Zdjęcie wygląda jak uwspółcześniona wersja „Lekcji anatomii doktora Tulpa”. Rolę nieboszczyka odgrywa laptop z ukraińską flagą. Przed nim dwie siedzące postaci, nad którymi stoi jeszcze sześć osób. To ukraińscy politycy wspólnie pracujący nad projektem konkluzji kolejnej rundy mediacji między władzą a opozycją organizowanych z pomocą Parlamentu Europejskiego. Ramię w ramię stoją Dawyd Arachamija, szef klubu rządzącego Sługi Narodu (SN), jego partyjny kolega Ołeksandr Kornijenko, wreszcie Iryna Heraszczenko i Iwanna Kłympusz-Cyncadze z ostro skłóconej z SN Solidarności Europejskiej (JeS) Petra Poroszenki.

Laptop stoi na konferencyjnym stole przykrytym białym obrusem, a cała rzecz dzieje się w budynku położonym w gęstym lesie. Obrazu dopełniają kwiaty, mikrofony, butelka wody i ukraińska flaga. Rembrandt by tego lepiej nie skomponował. Fotografia pochodzi ze smartfona Joanny Kamińskiej, która w imieniu PE razem z jego byłym szefem Patem Coxem koordynuje ukraińską część formatu zwanego „Dialogami Jeana Monneta” – od nazwiska ojca założyciela Wspólnoty Europejskiej. Irlandczyk Pat Cox ma wieloletnie doświadczenie w negocjowaniu z Ukraińcami; przed ponad dekadą wspólnie z Aleksandrem Kwaśniewskim starał się o uwolnienie Julii Tymoszenko, skazanej przez sąd lojalny wobec Wiktora Janukowycza.

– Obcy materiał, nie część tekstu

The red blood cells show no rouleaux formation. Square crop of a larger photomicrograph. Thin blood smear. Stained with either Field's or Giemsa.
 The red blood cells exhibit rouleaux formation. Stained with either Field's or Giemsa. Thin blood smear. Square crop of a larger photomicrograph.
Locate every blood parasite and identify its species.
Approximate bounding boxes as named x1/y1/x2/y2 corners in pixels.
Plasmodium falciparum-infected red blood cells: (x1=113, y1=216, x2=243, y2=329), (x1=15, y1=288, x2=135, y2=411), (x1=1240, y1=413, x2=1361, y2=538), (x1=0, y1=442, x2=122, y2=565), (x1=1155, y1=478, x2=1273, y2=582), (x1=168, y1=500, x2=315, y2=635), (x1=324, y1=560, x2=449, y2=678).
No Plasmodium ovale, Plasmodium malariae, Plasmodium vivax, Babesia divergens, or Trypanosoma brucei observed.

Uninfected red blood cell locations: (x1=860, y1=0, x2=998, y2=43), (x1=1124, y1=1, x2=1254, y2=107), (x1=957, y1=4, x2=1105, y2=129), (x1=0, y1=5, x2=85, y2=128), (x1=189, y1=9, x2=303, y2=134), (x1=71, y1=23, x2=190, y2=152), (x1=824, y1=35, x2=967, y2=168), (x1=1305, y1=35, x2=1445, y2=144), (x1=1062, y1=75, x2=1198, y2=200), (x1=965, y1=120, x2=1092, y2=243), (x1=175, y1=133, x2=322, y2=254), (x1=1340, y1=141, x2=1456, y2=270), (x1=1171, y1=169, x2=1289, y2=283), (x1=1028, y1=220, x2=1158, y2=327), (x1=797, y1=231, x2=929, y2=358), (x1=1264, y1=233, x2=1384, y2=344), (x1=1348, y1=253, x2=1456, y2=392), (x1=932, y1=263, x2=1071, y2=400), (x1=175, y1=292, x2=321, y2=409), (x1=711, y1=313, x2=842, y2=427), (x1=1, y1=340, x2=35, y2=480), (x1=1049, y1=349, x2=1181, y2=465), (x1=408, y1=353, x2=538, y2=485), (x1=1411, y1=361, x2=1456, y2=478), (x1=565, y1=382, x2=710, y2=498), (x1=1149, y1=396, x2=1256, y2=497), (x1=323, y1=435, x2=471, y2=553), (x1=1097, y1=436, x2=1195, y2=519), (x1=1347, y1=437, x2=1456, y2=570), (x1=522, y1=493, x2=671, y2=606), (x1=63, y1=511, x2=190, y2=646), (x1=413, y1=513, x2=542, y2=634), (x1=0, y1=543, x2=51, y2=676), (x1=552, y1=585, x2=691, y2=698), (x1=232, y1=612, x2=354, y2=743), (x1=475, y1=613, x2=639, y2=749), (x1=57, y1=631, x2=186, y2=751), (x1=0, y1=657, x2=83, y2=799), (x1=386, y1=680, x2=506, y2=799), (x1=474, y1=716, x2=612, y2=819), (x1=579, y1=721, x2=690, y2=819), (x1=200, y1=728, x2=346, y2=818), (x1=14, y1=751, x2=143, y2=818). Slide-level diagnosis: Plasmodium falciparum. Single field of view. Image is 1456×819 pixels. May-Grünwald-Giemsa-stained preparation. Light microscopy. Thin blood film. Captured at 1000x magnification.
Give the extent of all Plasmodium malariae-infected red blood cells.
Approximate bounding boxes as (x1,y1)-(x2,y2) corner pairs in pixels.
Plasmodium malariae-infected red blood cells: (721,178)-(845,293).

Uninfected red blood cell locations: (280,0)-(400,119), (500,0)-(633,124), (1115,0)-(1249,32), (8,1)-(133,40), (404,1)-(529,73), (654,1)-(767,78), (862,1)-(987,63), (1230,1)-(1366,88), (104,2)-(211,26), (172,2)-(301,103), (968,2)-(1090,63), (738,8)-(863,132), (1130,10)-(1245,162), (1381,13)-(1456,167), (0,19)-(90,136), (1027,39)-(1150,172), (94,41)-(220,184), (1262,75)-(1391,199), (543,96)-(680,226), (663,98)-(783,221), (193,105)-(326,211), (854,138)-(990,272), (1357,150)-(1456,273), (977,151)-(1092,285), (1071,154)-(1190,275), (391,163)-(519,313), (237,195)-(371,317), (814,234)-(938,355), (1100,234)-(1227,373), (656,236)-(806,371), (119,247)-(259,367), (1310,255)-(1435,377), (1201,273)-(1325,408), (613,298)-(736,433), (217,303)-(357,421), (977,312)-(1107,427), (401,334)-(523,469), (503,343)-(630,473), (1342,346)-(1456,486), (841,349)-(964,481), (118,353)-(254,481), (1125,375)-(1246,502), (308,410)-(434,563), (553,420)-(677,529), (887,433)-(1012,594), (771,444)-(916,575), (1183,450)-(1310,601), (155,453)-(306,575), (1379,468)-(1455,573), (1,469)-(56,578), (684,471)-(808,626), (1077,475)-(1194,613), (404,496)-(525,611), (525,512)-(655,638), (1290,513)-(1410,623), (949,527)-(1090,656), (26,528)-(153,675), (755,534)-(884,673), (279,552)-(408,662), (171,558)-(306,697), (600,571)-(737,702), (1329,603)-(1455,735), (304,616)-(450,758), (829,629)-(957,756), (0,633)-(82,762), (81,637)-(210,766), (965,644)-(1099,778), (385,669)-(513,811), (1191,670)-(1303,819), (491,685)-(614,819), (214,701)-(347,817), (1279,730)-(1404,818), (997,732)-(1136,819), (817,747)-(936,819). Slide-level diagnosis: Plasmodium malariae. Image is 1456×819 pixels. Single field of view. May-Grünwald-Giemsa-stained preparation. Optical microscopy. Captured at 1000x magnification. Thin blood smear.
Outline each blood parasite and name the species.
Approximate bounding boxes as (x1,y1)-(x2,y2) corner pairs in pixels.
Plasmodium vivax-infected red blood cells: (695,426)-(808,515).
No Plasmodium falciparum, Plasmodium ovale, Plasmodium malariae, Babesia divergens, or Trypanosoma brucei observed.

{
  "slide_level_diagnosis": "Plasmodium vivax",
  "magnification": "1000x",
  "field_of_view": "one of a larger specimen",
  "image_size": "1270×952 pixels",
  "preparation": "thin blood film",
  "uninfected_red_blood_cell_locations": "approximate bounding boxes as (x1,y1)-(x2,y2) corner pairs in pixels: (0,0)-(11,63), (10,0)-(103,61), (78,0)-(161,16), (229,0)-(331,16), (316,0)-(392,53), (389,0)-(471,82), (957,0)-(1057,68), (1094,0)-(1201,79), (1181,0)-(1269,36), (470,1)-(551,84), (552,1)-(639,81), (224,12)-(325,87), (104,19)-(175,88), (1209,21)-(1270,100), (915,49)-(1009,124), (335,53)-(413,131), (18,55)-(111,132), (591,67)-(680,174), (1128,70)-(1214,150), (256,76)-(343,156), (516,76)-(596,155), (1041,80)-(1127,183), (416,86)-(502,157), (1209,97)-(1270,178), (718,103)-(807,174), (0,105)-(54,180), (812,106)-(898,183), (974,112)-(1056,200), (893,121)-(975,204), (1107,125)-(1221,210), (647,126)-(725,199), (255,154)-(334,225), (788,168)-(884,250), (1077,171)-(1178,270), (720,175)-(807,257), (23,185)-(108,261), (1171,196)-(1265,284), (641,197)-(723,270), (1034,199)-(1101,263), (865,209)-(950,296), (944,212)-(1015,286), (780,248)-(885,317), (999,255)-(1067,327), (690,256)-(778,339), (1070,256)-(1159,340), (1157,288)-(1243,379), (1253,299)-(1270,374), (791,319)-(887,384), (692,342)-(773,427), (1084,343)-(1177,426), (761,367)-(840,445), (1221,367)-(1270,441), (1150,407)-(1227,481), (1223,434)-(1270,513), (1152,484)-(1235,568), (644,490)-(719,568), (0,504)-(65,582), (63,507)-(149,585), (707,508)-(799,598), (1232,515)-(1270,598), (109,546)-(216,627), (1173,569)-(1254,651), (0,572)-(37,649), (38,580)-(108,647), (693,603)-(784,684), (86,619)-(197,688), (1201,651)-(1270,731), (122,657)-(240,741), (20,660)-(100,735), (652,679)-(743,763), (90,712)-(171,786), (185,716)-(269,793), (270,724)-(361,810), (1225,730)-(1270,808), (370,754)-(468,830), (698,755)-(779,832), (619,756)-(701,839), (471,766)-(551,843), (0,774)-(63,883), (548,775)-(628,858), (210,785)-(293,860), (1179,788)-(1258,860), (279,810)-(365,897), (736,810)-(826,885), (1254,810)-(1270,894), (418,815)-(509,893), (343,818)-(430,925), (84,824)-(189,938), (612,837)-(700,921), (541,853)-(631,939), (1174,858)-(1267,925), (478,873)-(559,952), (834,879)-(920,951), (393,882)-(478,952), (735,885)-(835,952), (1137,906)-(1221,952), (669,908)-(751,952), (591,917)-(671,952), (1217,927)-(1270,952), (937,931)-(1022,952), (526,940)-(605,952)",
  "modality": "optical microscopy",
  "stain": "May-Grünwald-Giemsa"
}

Była premier wyszła jednak dopiero po zwycięstwie rewolucji godności w 2014 r. Kamińska pokazuje nam zrobione przez siebie zdjęcie jako dowód, że Europa już teraz odgrywa pozytywną rolę w łagodzeniu wewnętrznych sporów, które w warunkach wojny obronnej z Rosją mogą być szczególnie szkodliwe.